In particular, because of the less of a demand of image building in Philippine Theater, theater actors can focus more on their live performance.
The industry of acting in the Philippines is actually a small pool of performers who do acting as their service. In fact, actors in all platforms oftentimes know each other, and sometimes work together. Actors sometimes switch between theater acting and camera acting in since acting is still one craft.
Since the human person is the instrument of the actor, actors invest on themselves in order to create stellar performances that would not only win them awards, but create an impact in society.
Despite what it is actors do outside of their acting for whatever business purposes, the craft of acting itself is what is most important for actors. All actors, given that they are attached to a high level of responsibility become hyperaware of the world and commit themselves in experiencing reality and expressing effectively.
Acting is more of a recorded or witnessed experience than a performance. When an actor acts, he is a character before an actor as he prioritizes being before he follows the events of the script.
Television actress Kate Valdez invests on a personal experience during her acting workshops in preparation for a similar experience that her character would soon have during her show.
Since acting is truth, all actors use their imaginations to put themselves into virtual worlds and recall or create experiences that would be similar to those their characters would perform. With the Philippine television's high demand for drama, actors invest in emotions through their memory, available stimuli, or imaginary experiences that would affect them deeply.

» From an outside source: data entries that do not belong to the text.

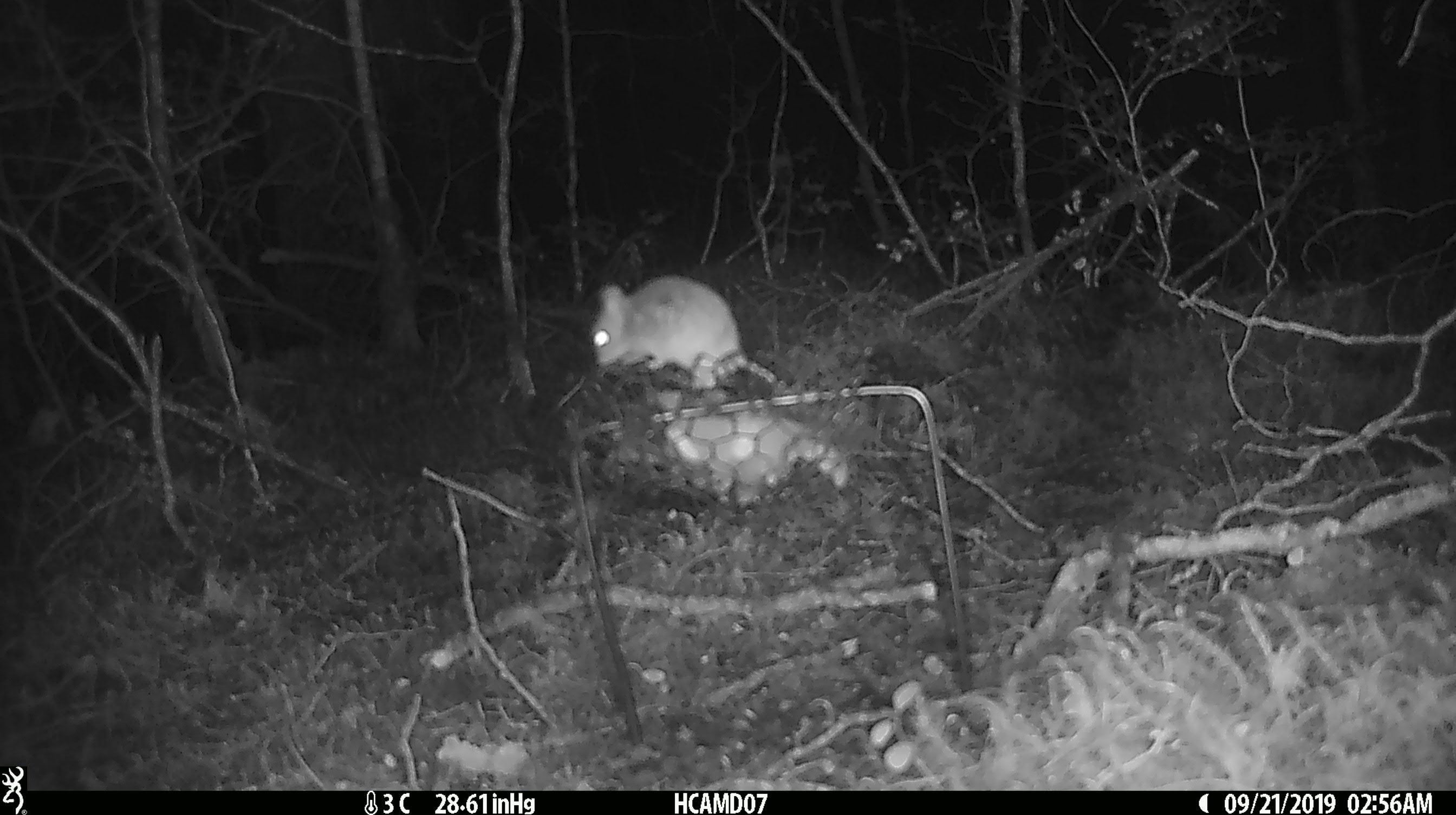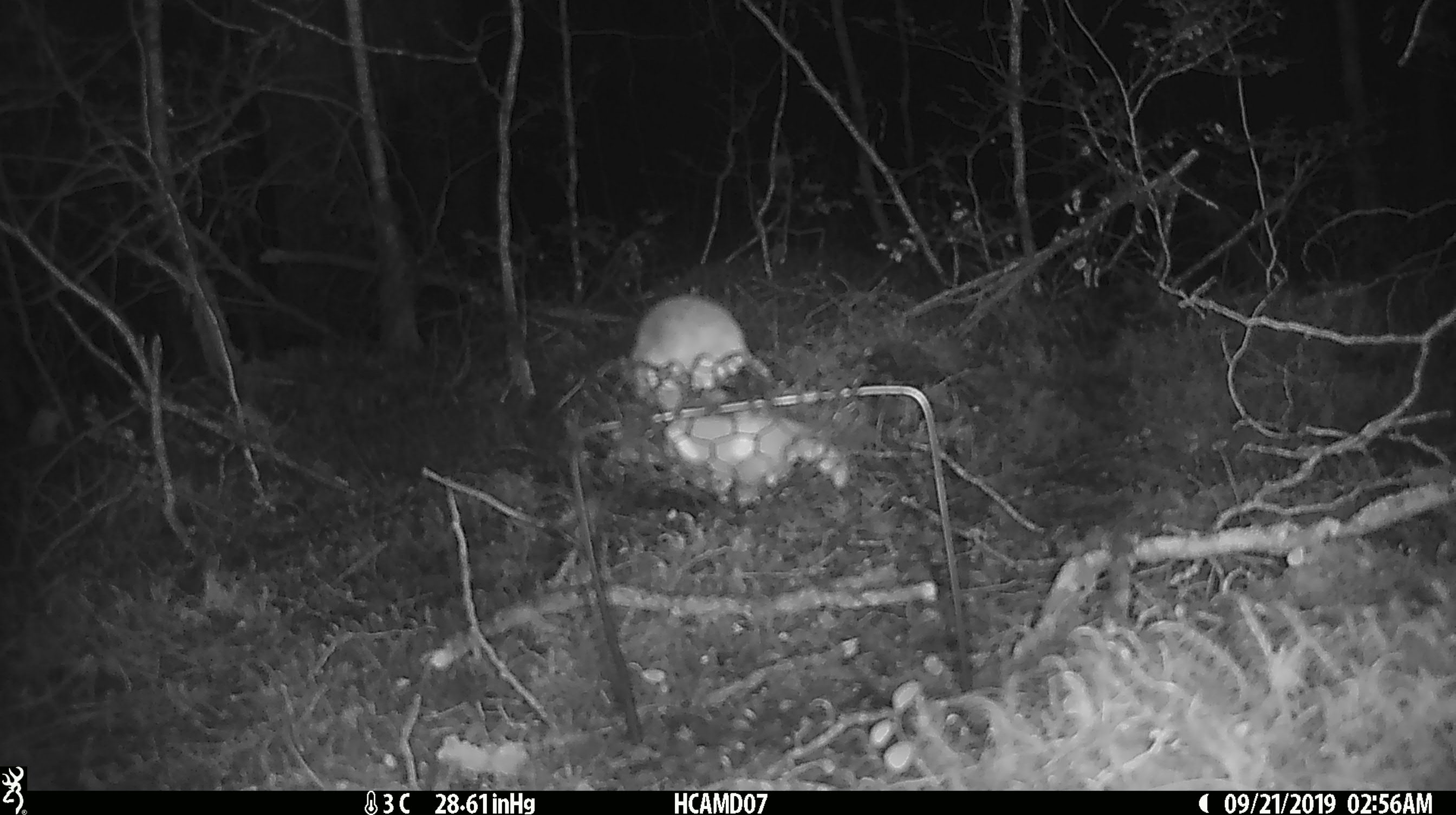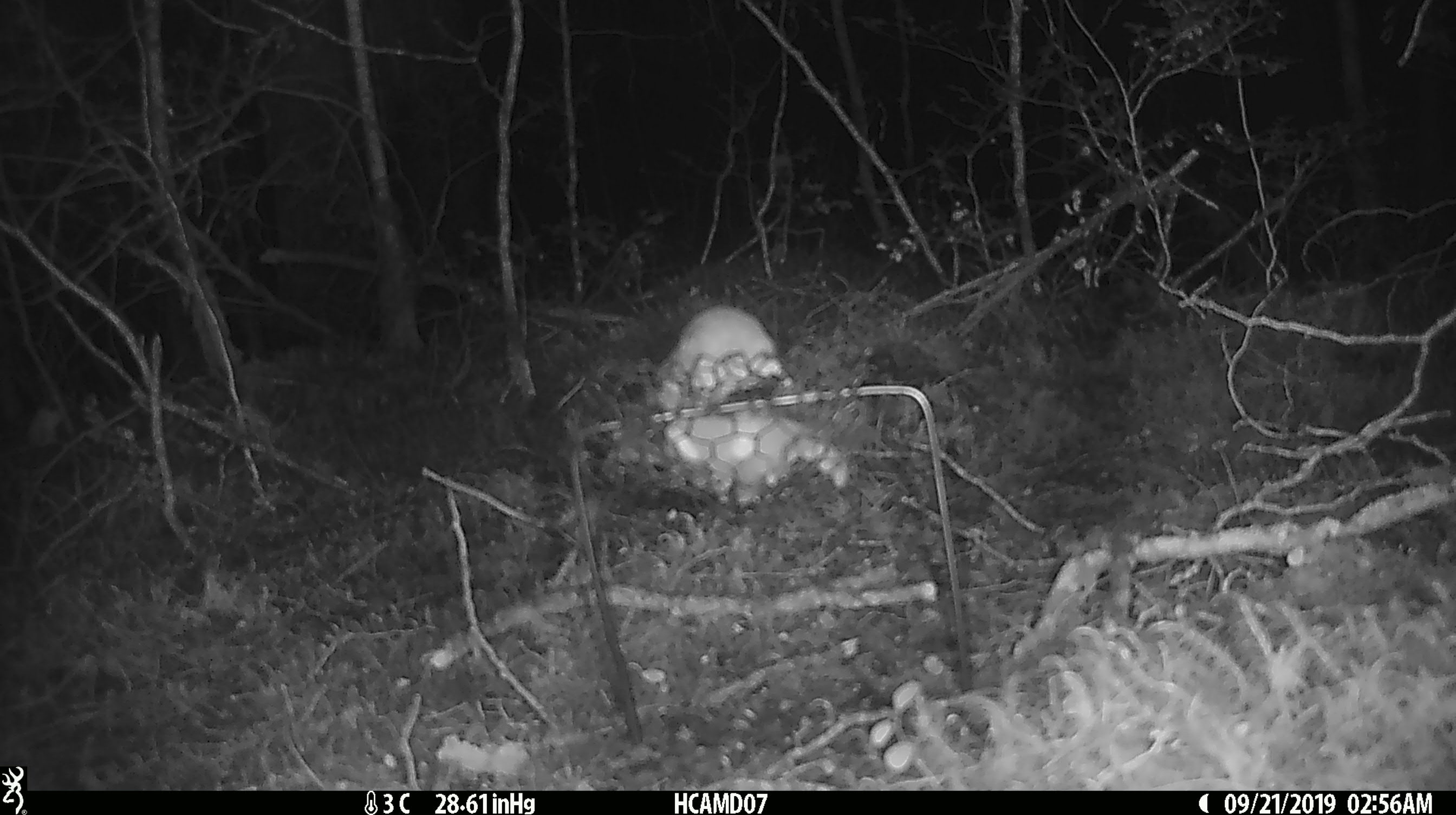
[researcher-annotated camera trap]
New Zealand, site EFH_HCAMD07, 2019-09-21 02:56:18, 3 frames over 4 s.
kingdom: Animalia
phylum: Chordata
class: Mammalia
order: Rodentia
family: Muridae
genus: Mus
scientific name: Mus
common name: mouse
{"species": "mouse (Mus)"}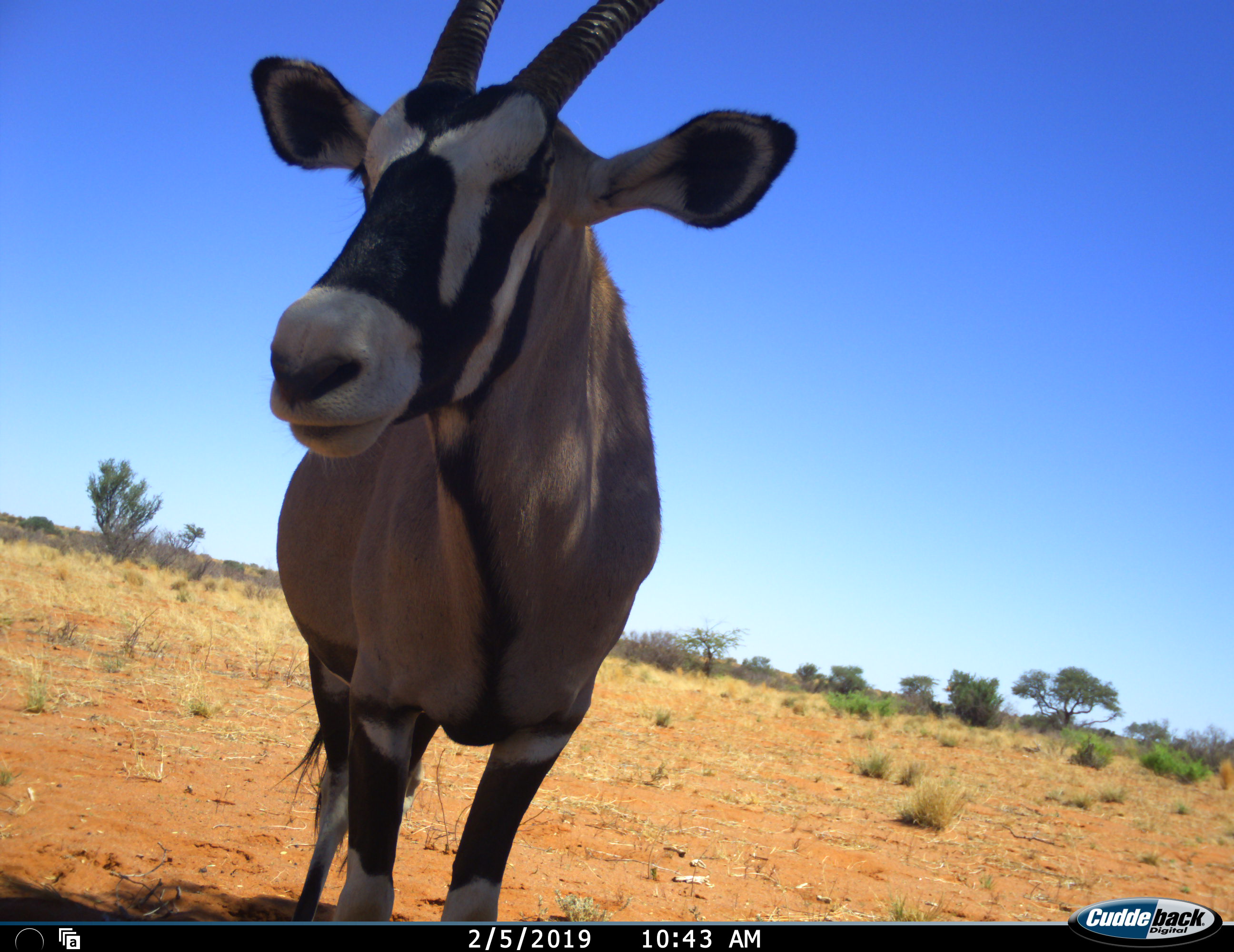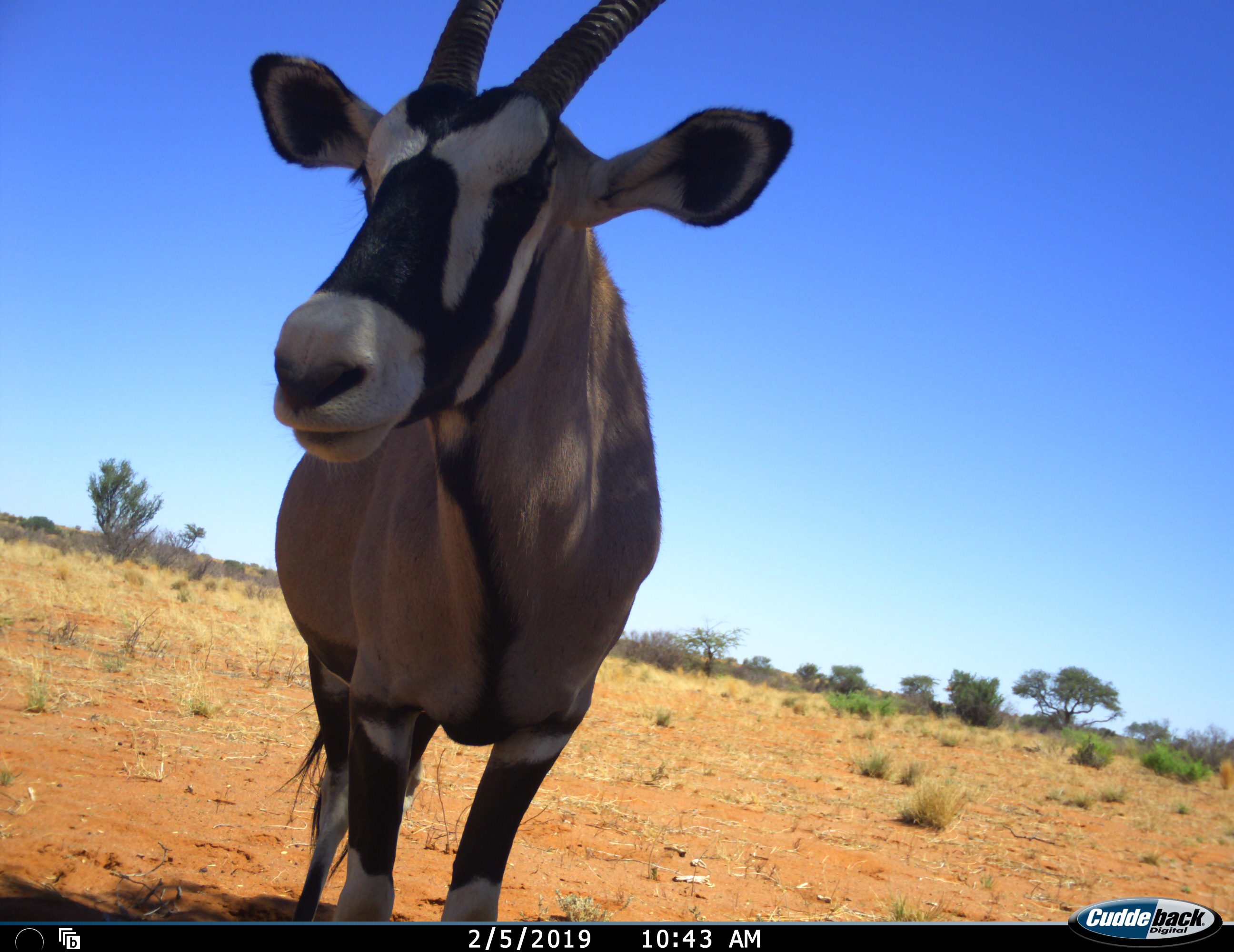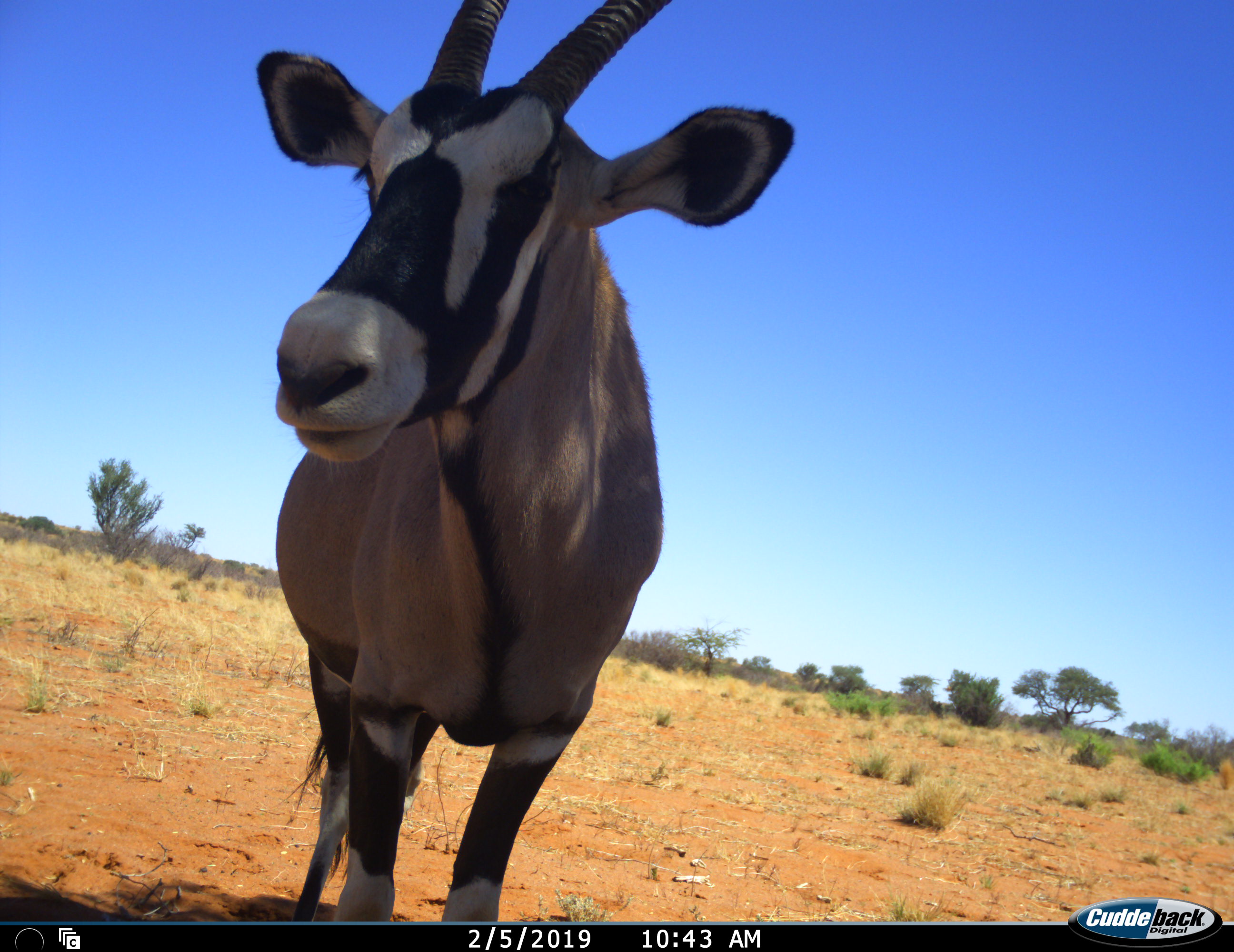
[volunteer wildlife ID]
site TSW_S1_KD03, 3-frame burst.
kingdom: Animalia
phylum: Chordata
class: Mammalia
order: Artiodactyla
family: Bovidae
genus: Oryx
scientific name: Oryx gazella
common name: gemsbok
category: oryx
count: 1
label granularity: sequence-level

Theater actors vocalising during voice workshops. They do so as an investment for performance skills for musical theater.
Apart from experiential investments, the actor invests in manner of delivery. If the actor is to star in a musical, he invests in his voice. If the actor is to portray a character as a native of a certain province, country, or a different world, such as roles taken in Jerrold Tarog's General Luna, GMA's Encantadia or Netflix's Narcos, he must learn the language and nuances of it.
Conflict and Real Drama
Acting is a relationship between the actor and the audience. Given that acting is a highly influential business in the Philippines, all those involved seek the least drama possible outside of the narrative. this is mostly caused by misunderstandings and false interpretations of the craft by both the actor and the audience.
Acting is never an individual's work but a work which involves at least two people. Since acting is a relationship between the audience and the actor, the actor must captivate, and the audience must listen. Regardless of what it is one expresses, what the other perceives is none of his business: this is art and interpretation.
The Encantadia cast having a discussion during their scene work session in a studio at the GMA Annex tower.
Particulartly, in the mainstream setting, an artist is susceptible to the objectification of himself and of his work. In reality, it is not only a platform of performance, but an industry and a competition as well. An artist must understand this and face the harshness if he is committed to his work.
The Shakespeare's The Tempest Reimagined cast discussing while doing scene work on stage at PETA Phinma Theater, New Manila.
An actor, as a committed artist, must invest and understand himself and all others that involves him. Although he is a part of a relationship, he still leads the storytelling process.
Despite All Misunderstandings
Regardless of what the misunderstanding is, mainstream actors in the Philippines are the icons of the Filipino ideal. Whatever it is that is demanded from them is a reflection of who the people are. Whatever it is they can do as artists, is a service they have for the community.